31 Juillet 2025, 06:29am

Voilà des oeuvres de David Hockney que vous ne verrez pas dans la belle exposition que la Fondation Vuitton consacre à David Hockney dont les joiners sont absents.

Pearblossom Highway, 1986, photographic collage © David Hockney

 

 

Au début des années 1980, David Hockney commence à réaliser des photomontages - « joiners » - constitués de multiples Polaroïds formant des mosaïques.The Grand Canyon, constitué de 60 tableaux, sera conçu en 1986 à partir d’un photomontage de 1982.

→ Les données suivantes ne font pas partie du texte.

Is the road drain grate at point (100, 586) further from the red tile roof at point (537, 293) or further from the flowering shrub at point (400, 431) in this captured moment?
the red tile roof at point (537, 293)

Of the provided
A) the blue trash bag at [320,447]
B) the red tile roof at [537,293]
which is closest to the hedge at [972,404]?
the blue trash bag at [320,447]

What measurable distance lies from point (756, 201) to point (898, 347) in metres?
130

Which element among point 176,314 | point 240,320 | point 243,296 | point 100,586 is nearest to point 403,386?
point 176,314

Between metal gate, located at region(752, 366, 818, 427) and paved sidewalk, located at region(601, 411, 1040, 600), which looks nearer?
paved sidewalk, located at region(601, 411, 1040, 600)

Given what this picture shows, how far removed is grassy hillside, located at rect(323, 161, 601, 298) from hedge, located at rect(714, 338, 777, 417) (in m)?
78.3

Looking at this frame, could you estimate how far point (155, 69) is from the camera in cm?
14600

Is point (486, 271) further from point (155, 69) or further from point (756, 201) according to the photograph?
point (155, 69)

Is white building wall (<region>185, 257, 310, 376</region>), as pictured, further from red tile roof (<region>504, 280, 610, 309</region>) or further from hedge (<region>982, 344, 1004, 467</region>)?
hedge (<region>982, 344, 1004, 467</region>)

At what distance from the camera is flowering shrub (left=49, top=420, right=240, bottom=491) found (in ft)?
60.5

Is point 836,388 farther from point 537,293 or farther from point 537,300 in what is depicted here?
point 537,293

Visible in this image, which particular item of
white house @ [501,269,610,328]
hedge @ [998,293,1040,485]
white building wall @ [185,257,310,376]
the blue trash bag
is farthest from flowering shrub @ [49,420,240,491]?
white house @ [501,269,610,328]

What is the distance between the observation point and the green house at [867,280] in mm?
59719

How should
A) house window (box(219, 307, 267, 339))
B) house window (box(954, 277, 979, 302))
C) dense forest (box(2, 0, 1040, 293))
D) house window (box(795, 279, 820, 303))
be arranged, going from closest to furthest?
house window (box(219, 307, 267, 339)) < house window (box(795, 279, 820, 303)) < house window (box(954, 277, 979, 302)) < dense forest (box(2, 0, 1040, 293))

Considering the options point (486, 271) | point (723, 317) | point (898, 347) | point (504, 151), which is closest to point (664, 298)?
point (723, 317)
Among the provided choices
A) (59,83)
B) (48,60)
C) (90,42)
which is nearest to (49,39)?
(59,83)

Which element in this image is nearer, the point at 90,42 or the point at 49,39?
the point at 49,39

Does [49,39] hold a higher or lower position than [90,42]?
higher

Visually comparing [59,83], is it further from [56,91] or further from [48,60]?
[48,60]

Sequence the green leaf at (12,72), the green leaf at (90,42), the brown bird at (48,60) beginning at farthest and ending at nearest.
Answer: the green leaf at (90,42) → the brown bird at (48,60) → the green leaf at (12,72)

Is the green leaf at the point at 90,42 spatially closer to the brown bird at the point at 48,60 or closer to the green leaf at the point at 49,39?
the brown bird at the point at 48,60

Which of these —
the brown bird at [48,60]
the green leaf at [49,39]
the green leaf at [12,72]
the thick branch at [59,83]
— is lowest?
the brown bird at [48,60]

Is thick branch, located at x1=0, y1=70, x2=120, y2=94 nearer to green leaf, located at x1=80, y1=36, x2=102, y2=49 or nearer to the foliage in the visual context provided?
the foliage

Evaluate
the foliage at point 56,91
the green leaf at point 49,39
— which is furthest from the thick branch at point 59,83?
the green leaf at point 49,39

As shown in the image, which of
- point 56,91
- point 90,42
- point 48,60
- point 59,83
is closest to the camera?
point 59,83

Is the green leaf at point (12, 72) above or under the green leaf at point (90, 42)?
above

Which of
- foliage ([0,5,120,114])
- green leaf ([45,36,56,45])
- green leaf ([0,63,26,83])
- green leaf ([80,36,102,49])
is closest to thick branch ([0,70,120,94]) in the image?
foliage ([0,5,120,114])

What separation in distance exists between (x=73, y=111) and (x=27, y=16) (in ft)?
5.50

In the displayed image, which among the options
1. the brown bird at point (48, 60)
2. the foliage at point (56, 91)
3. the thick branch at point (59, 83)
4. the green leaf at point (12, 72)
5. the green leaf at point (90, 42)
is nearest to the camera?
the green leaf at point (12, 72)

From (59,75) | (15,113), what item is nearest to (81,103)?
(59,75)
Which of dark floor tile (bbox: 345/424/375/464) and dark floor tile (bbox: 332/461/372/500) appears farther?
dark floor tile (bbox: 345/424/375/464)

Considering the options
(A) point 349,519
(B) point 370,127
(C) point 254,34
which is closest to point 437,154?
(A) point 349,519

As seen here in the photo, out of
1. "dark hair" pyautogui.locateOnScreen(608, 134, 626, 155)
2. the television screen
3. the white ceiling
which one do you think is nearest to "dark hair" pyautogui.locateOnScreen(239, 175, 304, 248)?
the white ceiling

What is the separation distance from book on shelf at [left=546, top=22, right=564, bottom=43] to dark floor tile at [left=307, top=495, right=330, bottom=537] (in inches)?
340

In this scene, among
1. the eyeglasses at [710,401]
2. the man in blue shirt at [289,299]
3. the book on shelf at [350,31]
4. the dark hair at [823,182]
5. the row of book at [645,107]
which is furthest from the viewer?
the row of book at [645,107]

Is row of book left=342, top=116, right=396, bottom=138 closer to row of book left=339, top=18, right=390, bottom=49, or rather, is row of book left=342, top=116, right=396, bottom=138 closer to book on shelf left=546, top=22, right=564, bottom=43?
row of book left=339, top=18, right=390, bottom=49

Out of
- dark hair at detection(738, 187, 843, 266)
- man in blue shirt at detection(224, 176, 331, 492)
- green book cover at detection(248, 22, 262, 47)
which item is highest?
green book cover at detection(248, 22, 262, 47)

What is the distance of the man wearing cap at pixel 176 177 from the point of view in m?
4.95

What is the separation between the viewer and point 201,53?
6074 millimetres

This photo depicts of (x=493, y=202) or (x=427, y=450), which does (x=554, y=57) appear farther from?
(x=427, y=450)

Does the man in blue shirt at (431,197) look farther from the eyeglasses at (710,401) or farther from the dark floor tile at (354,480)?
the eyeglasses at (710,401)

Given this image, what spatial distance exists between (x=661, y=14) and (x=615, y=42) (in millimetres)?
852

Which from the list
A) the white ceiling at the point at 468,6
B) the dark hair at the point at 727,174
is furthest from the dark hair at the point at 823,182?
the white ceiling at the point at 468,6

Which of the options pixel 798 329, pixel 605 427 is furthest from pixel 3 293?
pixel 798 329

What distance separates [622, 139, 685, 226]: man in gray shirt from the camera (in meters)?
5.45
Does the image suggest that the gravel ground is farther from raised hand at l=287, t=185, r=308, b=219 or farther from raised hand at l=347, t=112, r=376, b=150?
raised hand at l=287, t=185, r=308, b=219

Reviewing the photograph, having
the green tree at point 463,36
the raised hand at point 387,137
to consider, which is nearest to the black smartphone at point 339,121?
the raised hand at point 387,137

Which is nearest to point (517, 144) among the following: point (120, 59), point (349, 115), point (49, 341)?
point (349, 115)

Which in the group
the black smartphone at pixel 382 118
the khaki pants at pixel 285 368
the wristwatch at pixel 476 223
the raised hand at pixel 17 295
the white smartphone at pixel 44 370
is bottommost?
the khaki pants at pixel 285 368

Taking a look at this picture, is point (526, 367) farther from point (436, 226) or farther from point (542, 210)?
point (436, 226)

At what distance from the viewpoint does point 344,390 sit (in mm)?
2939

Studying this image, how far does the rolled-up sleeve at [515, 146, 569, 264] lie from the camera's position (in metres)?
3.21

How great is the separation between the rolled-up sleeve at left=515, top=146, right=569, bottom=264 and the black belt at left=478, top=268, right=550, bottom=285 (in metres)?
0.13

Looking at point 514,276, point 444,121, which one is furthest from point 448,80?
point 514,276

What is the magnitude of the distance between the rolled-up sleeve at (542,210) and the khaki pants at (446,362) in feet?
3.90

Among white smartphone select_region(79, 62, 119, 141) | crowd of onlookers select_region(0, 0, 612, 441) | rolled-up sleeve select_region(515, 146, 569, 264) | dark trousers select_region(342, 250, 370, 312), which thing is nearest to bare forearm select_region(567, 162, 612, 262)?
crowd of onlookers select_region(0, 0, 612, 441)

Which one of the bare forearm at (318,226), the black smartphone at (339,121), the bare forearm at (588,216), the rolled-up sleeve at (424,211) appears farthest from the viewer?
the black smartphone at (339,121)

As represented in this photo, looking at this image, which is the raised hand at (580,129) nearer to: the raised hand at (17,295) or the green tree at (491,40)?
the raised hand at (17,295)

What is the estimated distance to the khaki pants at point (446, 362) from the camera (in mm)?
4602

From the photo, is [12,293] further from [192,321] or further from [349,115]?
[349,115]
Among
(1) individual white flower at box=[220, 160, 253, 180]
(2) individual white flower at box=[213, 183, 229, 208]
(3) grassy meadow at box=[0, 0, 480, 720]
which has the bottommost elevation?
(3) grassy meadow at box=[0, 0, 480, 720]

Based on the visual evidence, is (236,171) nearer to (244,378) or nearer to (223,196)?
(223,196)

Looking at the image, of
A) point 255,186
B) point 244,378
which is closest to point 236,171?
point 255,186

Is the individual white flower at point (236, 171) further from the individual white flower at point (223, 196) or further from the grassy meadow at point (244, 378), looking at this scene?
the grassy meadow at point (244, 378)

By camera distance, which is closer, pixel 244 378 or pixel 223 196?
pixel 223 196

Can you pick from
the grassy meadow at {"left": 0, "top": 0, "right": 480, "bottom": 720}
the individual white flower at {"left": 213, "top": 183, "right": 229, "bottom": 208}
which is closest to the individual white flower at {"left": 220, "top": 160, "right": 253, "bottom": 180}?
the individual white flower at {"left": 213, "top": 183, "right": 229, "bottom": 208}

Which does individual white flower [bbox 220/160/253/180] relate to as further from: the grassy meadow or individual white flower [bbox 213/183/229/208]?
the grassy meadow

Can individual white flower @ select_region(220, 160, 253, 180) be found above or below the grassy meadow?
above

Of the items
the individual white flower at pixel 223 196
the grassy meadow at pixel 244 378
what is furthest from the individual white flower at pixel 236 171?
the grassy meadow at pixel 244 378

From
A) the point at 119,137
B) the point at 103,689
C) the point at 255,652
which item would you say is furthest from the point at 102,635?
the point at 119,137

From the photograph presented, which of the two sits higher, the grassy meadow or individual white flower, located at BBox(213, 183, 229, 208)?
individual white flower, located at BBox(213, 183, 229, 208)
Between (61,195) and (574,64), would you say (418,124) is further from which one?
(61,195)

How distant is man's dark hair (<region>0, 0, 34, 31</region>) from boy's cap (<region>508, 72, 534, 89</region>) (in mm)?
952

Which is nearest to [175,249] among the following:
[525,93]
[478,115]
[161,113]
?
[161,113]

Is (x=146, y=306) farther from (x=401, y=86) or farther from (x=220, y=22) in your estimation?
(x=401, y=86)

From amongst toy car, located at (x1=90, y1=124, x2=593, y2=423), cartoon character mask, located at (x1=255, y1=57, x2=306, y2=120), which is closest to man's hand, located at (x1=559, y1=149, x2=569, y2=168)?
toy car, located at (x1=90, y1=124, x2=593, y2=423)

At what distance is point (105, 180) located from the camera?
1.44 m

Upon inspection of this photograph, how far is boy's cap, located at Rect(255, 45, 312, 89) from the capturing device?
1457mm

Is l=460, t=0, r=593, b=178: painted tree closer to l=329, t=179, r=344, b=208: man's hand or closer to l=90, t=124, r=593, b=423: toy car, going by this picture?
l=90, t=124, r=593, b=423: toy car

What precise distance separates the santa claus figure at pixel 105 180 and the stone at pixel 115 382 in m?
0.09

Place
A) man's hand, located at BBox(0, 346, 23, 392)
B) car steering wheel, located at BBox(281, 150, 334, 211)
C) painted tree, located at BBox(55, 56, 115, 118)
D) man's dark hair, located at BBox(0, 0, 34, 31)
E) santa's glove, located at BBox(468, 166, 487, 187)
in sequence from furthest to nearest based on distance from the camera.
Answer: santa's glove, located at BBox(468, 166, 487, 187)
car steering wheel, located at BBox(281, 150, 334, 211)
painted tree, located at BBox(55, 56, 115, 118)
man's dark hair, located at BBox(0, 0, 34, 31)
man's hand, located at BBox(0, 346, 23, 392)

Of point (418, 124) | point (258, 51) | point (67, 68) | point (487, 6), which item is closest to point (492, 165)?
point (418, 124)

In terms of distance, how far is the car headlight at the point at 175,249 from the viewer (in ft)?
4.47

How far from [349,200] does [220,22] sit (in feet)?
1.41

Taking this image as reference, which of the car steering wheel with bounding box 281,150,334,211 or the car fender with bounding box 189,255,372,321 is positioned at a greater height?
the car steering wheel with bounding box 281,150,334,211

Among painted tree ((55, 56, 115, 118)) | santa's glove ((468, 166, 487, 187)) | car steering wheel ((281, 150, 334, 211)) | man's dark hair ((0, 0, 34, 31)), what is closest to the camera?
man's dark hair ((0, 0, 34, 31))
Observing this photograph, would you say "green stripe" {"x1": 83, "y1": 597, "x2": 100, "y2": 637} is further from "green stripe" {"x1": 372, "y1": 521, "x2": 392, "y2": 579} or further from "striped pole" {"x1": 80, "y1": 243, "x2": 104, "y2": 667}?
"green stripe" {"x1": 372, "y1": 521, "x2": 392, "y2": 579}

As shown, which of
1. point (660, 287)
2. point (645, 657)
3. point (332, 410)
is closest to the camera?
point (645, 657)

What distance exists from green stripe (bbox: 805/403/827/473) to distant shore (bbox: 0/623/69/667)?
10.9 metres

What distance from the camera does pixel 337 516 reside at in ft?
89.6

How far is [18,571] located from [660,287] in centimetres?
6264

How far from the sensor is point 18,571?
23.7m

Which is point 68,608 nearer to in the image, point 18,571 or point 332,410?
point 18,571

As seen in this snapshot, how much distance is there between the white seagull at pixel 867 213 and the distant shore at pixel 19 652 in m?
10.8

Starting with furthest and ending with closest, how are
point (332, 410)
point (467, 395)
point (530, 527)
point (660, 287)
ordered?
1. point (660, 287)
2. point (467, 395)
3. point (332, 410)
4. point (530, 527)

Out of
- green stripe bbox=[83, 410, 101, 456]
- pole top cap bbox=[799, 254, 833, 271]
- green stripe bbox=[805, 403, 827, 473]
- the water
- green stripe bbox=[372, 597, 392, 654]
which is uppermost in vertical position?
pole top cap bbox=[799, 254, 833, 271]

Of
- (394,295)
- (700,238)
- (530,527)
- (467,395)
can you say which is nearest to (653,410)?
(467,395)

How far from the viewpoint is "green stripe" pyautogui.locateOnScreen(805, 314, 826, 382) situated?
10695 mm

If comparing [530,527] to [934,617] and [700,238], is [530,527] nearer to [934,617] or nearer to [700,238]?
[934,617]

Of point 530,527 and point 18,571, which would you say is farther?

La photographie c’est très bien si cela ne vous ennuie pas de regarder le monde du point de vue d’un cyclope paralysé – pendant une fraction de seconde… 

David Hockney admet ses frustrations profondes vis à vis de la photographie: une photo ne peux retenir son attention pendant plus de trente secondes, quel que soit le sujet. C’est seulement lorsqu’il commence à travailler avec les Polaroïds qu’il pressent que l’image fixe peux montrer une notion de temps qui passe.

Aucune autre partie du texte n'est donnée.